Dépourvue de prénom, Mrs. Johnson rappelle Madame de Winter (Rebecca, 1940), pareillement piégée par un passif qui ne passe pas. Lorsqu’elle embrasse ses proies, Soledad Miranda se remémore les baisers de son chéri très tourmenté, en montage alterné, tressé, du présent et du passé, en écho aux travaux sur le temps subjectif d’un Nicolas Roeg. Elle tue en extase, personnalisent le titre natif et sa traduction internationale, elle décime un casting convaincant, composé d’Ewa Stroemberg, Jess Franco, Paul Müller, Howard Vernon, elle survit au valeureux Fred Williams, aperçu chez Fellini ou Comencini, elle dissipe des souvenirs de ciné, des gens doués, aimables, pas invités à Cannes. Je n’aime pas ce cinéma-là par principe, par perspective marxiste, par aveuglement partisan, je l’apprécie et je le situe assez haut parce qu’il se caractérise par sa singularité, sa sincérité, son courage à la fois au cœur et à contre-courant des conventions-préoccupations commerciales. Mercenaire et visionnaire, donc cinéaste, donc réalisateur à des années-lumière des poseurs, des usurpateurs, des Auteurs, Franco prend le fric et applique sa tactique psychotique. Artur Brauner, producteur émérite, estimable, frisa la crise cardiaque et toutefois Crimes dans l’extase ne vieillit pas, ou embellit avec les décennies. Film fragile et subtil, linéaire et exemplaire, film fou façonné par une raison irréfutable, parfois remarquable, remarquez la composition surcadrée lors de la rencontre à côté de l’église, le court travelling avant s’approchant de la mariée endeuillée, du médecin séduit, remarquez l’immobilité de la caméra d’abord à distance lors de la scène lesbienne, l’ouvrage hors des âges et daté, ancré dans l’immortalité, bénéficie des apports importants de la monteuse Clarissa Ambach, itou au poste sur Eugénie de Sade (1970), du directeur de la photographie Manuel Merino (Les Nuits de Dracula en 1970 puis Vampyros Lesbos + Eugénie).

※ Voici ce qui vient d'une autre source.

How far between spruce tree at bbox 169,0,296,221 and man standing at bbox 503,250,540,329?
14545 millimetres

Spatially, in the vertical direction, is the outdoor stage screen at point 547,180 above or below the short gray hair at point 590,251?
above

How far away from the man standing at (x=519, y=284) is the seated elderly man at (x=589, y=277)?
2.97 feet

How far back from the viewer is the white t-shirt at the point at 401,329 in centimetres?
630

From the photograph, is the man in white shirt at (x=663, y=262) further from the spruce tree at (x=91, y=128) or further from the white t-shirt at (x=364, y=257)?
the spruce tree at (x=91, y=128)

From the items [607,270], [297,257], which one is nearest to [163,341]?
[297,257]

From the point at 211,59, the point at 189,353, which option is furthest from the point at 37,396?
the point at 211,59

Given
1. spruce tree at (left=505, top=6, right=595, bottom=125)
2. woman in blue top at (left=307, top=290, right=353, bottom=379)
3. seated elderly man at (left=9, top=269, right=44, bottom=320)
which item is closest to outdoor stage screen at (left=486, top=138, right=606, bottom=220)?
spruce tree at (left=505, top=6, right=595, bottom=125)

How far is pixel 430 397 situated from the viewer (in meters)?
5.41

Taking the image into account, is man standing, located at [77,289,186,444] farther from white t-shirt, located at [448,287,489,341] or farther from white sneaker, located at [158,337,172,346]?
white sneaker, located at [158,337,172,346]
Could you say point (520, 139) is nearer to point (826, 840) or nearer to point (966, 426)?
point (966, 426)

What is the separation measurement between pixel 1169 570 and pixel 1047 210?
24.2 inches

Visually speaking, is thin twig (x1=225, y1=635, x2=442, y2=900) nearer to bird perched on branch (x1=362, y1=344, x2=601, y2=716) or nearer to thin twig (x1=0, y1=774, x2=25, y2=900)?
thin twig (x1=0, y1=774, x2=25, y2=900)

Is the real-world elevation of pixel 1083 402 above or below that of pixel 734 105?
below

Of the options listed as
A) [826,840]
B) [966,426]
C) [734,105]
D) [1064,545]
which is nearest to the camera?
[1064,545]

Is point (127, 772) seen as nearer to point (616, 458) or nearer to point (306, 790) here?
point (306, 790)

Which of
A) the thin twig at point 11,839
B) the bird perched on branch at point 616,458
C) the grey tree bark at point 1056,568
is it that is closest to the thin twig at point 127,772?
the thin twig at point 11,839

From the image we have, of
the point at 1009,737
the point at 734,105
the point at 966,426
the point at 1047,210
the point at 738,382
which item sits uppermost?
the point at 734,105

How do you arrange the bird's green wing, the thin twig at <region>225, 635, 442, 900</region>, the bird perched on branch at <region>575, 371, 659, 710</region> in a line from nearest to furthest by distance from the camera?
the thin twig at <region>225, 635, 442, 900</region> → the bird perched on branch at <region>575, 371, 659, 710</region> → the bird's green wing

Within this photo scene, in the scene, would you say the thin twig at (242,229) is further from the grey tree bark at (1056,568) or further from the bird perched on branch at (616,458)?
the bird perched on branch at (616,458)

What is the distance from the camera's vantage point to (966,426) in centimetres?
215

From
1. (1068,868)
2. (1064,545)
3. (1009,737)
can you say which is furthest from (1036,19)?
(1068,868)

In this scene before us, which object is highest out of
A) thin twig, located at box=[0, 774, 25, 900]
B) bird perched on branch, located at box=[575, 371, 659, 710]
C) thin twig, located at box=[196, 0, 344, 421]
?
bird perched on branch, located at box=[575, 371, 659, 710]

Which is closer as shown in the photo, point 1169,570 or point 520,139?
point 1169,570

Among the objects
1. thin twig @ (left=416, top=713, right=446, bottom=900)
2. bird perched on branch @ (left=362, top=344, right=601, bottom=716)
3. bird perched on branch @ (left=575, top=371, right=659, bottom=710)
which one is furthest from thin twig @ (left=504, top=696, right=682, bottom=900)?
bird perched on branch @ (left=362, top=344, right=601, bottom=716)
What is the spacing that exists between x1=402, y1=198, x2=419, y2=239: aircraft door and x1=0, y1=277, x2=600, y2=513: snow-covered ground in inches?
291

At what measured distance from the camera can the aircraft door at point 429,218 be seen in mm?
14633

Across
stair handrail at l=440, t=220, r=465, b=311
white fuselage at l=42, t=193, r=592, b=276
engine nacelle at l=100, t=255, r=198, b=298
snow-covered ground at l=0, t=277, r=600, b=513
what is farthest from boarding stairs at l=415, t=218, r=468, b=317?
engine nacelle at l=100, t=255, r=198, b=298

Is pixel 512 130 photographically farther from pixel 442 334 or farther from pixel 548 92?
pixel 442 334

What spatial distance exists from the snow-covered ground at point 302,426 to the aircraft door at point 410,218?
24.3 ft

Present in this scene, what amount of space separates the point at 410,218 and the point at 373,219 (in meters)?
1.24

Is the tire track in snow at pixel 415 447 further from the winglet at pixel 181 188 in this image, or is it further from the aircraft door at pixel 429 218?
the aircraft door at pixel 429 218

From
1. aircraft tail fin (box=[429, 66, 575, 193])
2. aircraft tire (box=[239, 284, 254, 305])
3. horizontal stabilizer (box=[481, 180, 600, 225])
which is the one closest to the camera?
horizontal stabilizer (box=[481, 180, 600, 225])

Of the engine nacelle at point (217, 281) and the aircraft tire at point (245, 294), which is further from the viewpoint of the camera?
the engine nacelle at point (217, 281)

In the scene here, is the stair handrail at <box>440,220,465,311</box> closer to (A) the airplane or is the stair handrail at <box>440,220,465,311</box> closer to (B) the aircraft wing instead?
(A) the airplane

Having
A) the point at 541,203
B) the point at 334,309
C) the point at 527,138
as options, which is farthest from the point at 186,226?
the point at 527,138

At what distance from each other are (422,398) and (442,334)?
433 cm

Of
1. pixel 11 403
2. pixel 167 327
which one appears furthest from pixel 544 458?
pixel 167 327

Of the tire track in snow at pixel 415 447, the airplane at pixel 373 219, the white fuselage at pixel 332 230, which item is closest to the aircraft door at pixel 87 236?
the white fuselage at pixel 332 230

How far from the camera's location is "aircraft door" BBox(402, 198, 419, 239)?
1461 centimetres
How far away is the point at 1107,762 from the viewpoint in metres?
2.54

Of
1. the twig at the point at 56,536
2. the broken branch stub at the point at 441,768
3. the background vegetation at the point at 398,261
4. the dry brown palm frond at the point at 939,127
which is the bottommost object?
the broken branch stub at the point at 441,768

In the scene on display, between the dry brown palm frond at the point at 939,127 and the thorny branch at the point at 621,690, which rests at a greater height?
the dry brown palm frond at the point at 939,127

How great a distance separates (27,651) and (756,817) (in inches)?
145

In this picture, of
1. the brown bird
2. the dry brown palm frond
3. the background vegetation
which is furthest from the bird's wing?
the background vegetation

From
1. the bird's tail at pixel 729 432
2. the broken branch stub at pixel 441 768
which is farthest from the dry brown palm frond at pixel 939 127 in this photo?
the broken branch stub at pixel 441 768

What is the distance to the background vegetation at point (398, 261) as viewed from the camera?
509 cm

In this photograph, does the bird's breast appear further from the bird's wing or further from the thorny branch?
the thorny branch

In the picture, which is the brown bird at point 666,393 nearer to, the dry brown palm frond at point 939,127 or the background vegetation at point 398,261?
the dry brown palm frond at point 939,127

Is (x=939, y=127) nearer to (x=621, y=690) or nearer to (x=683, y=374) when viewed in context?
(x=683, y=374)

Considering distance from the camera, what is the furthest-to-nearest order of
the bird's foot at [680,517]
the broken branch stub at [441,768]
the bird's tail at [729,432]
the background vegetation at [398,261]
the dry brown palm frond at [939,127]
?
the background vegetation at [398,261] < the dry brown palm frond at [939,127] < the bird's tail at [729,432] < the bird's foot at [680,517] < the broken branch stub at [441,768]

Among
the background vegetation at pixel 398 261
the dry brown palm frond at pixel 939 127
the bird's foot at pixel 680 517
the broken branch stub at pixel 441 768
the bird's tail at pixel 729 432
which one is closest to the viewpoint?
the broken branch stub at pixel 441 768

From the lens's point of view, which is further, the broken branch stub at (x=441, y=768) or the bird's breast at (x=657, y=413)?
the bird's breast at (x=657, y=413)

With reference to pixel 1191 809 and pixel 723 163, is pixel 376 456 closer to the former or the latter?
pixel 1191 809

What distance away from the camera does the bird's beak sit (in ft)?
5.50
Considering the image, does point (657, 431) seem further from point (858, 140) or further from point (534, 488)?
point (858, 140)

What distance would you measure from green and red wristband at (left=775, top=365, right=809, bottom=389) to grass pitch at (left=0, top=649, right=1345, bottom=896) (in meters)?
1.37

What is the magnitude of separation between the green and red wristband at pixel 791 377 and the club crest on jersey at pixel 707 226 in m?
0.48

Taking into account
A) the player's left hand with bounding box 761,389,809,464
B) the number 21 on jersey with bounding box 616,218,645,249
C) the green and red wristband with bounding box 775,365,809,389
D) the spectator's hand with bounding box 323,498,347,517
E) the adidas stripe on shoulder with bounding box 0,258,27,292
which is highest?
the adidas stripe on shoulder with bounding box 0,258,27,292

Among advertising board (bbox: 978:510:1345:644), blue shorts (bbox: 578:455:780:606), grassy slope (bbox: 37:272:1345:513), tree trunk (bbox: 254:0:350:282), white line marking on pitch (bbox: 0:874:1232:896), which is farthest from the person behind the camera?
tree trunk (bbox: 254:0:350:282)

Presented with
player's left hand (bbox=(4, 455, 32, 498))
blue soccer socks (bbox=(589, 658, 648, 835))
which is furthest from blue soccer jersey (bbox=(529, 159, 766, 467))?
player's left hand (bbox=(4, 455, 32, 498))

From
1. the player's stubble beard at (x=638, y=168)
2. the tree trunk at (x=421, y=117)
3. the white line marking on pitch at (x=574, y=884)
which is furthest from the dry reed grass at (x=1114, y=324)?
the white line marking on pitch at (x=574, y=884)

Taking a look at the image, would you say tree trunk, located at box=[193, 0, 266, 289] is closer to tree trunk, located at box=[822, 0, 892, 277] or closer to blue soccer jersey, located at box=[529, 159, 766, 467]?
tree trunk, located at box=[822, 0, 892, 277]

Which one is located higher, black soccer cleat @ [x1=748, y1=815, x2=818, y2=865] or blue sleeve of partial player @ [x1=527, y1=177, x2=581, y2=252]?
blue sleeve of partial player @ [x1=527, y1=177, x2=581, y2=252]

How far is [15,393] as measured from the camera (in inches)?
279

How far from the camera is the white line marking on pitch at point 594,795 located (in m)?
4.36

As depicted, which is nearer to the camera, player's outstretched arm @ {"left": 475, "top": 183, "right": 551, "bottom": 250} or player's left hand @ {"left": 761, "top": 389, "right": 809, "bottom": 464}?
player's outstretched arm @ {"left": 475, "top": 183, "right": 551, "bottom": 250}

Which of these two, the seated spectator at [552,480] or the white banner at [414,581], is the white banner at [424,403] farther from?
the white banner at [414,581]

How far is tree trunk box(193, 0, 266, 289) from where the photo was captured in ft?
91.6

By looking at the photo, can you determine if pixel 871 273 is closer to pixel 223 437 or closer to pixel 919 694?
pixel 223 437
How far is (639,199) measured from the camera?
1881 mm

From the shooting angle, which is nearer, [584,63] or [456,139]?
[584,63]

Soledad Miranda se rebaptise Susann Korda et Jess Franco se dissimule sous le pseudonyme de Frank Hollmann alors que personne ne se méprend un instant sur l’identité du style (de jeu, de réalisation), sur la nature musicale de l’opus, motif unique, mutique, magique, même thème (t’aime) décliné en requiem ensoleillé. Quelques pépites à parcourir : une cape violette ventée ; Soledad baise le torse de l’alité, descend sous le ceinturon inerte ; elle lit en anglais Une petite ville en Allemagne de John le Carré, roman mémoriel en partie consacré à un ancien nazi reconverti en industriel ; une veine frontale, monstrueuse, plus obscène que l’origine du monde picturale, terminale ; une poignardeuse poignante, affolée, lovée sur un canapé dans l’obscurité, son visage éclairé en clair-obscur ; un cadavre de mariage égorgé, immaculé, auprès d’un fauteuil royal renversé ; un suicide dédoublé, au crépuscule, précipité, Horst et ses hommes aussitôt sur place… Et une curiosité sonore, puisque Martine Sarcey, voix française d’Audrey Hepburn ou Elizabeth Montgomery, Luce de L’important c’est d’aimer (Andrzej Żuławski, 1975), MILF de L’Hôtel de la plage (Michel Lang, 1978), prête son timbre doux à Soledad spoliée de son gosier. En VO, celle-ci se dit « en exil », en VF, elle s’amuse de la jalousie de son scientifique. En VO, un mort cause des morts, en VF, derniers mots (mot de la fin) de l’inspecteur, l’odyssée sanglante de la tueuse en série tout sauf clémente et sa disparition en coda s’apparentent à un sommet de romantisme, teuton ou non, une « preuve d’amour » irrecevable et suprême. Acceptez de visionner désormais, en été, Crimes dans l’extase, car ravi ou réservé, vous tiendrez à votre tour compagnie à Franco point falot, facho, surtout à Soledad Miranda, némésis sensuelle et défunte vivante à vite décrire, à saluer, à célébrer.